_Exercise 1_.
Gather every line in the records below that contains the string "bottom", matching uppercase and lowercase exactly.
___ Document excerpt
Boston’s on lockdown and I’m in a cab headed south on I-225 toward southeast Denver with two guys from Kansas City. Swizz, with a beard, a flat-brim cap, and thick black shades hands me an airplane bottle of Remy Martin V.S.O.P. I got up with them back at Denver International to share a ride. There’s no quick service to downtown from the airport and the cost for expedited travel is a steep 55 dollars. You’ve gotta buddy up to get around in a town like this, and it sure as hell ain’t too hard when you’ve got the backdrop of a giant pot party on your side. Swizz and his traveling bud, a glassblower, are in town for the same reason as Impose: to witness America’s inaugural Cannabis Cup.
It’s April 19 and the cabbie is cluing us in on what he has gathered from reports broadcast over the ol' FM. Police are in pursuit of two suspects, Chechen brothers, linked to the Boston Marathon bombings earlier that week. Swizz asks the cabbie if we can smoke. Knowing it will boost his tip, he tells us to roll down the windows. Smart move, cab man. Swizz and his bud are headed toward the La Quinta Inn off S Colorado Blvd. My destination is about four miles west off the intersection of S Broadway and E Alameda in the Baker neighborhood. He says his friends have a hotel full of good bud. They’re going to get stoned immediately and try to catch Raekwon at some joint downtown later that afternoon. He asks for my phone number. I tell him to get at me if he catches wind of anything wild. That would be the last time I communicated with Swizz. The cabbie gives me shit for the extended leg, but passes me his card because I tell ’em I’ll be relying on cabs and public transportation for the remainder of the weekend. That’s the last I’ll have to deal with a cabbie this weekend. I don’t know that yet. I don’t really know too much of anything yet. I don’t even know the guy who’s putting me up for the weekend. I won’t meet Zane Schrock till after he gets off of work, which may be four hours or six hours from now. My phone is still on EST and I haven’t slept in over a day.
Zane Schrock is a friend of a friend. A short guy about 5-foot-3 with reddish-brown hair and a beard, a guru he’s been studying under for seven years and one hell of a record collection. He leaves the door to his apartment open for me. It’s one of four in the house and sits on the first floor in the back. I see a bum defecating into a porcelain toilet that’s set next to a dumpster in the alley outside of his door. Can’t blame him, he was using the damn thing proper. I crash on Zane’s couch. I remove a few pillows covered with Hindu deities to get comfortable. After I notice a few Om symbols in the tapestries, a sitar, and an acoustic guitar with a swastika sticker the pillows make a lot more sense. I still have no idea who this dude is, but there’s a bong on one of his bookshelves, so I’m not too worried.
______
_Exercise 2_.
Translate this sentence from the Cannabis Cup travel piece into Spanish: "He leaves the door to his apartment open for me."
___ Stored data
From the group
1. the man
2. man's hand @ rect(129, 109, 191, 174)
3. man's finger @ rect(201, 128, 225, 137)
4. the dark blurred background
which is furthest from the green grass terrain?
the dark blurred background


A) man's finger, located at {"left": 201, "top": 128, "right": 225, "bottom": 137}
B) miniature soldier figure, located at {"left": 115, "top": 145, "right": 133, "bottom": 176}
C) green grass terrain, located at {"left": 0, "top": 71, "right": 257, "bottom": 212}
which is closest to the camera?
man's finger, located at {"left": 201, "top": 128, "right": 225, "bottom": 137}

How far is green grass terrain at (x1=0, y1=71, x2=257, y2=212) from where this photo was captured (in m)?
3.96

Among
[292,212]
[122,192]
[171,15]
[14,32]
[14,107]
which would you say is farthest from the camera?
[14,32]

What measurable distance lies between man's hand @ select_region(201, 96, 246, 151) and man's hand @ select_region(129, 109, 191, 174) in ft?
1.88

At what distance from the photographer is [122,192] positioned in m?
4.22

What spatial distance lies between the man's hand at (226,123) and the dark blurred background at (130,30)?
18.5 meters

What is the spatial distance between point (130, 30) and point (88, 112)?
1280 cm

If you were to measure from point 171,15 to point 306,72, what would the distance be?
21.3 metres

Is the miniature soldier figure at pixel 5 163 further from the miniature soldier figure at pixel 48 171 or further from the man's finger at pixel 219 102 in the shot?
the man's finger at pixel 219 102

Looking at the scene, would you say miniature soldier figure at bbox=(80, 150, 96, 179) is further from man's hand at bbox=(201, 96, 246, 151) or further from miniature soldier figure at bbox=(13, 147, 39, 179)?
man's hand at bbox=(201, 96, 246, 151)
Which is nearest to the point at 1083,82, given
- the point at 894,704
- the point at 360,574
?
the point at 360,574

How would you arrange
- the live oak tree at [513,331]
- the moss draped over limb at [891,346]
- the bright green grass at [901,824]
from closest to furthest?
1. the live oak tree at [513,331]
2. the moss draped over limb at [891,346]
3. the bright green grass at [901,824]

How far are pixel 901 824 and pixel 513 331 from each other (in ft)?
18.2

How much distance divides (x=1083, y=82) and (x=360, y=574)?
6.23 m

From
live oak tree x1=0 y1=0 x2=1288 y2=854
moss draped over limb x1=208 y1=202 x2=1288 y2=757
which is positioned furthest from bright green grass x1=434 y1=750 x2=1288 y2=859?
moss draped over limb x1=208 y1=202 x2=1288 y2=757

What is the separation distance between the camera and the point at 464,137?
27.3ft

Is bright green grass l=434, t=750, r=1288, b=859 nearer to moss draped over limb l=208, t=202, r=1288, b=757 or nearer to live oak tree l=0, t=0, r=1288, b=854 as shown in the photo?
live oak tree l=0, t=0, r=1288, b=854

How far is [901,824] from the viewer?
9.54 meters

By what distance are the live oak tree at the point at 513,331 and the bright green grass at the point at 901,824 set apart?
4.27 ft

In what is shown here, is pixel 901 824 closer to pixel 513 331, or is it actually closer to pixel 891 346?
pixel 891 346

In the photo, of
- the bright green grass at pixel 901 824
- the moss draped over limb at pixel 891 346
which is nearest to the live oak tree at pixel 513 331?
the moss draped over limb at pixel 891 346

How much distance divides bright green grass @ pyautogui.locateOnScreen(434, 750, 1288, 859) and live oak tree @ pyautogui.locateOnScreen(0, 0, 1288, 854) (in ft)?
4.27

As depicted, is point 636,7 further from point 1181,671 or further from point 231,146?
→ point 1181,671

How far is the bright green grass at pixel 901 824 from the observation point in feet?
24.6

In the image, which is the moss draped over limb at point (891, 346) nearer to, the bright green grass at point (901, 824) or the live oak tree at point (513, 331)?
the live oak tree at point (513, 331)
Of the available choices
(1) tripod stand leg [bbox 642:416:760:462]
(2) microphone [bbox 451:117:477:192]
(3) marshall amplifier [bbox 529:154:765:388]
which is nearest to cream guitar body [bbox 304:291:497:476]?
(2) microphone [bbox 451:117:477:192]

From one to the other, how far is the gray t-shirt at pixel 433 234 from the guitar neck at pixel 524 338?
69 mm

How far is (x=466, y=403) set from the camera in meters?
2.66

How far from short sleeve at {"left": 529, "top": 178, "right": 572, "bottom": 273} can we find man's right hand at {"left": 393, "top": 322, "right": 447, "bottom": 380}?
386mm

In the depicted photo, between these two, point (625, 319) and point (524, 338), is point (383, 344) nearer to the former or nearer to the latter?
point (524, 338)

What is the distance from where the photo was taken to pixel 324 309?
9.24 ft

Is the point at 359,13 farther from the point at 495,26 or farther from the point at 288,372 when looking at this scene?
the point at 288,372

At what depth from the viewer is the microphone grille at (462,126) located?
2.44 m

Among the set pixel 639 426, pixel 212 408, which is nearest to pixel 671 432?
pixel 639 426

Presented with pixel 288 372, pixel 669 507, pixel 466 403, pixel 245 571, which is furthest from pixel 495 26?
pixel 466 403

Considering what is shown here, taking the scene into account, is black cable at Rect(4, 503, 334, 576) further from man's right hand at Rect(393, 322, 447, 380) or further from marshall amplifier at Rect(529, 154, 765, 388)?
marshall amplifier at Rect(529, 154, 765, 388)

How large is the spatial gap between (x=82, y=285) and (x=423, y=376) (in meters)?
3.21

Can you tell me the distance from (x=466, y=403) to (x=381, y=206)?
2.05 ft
______
_Output 1_.
A) man's finger, located at {"left": 201, "top": 128, "right": 225, "bottom": 137}
B) miniature soldier figure, located at {"left": 115, "top": 145, "right": 133, "bottom": 176}
C) green grass terrain, located at {"left": 0, "top": 71, "right": 257, "bottom": 212}
man's finger, located at {"left": 201, "top": 128, "right": 225, "bottom": 137}
How far from short sleeve at {"left": 529, "top": 178, "right": 572, "bottom": 273} can we find man's right hand at {"left": 393, "top": 322, "right": 447, "bottom": 380}?

_Output 2_.
Me deja abierta la puerta de su apartamento.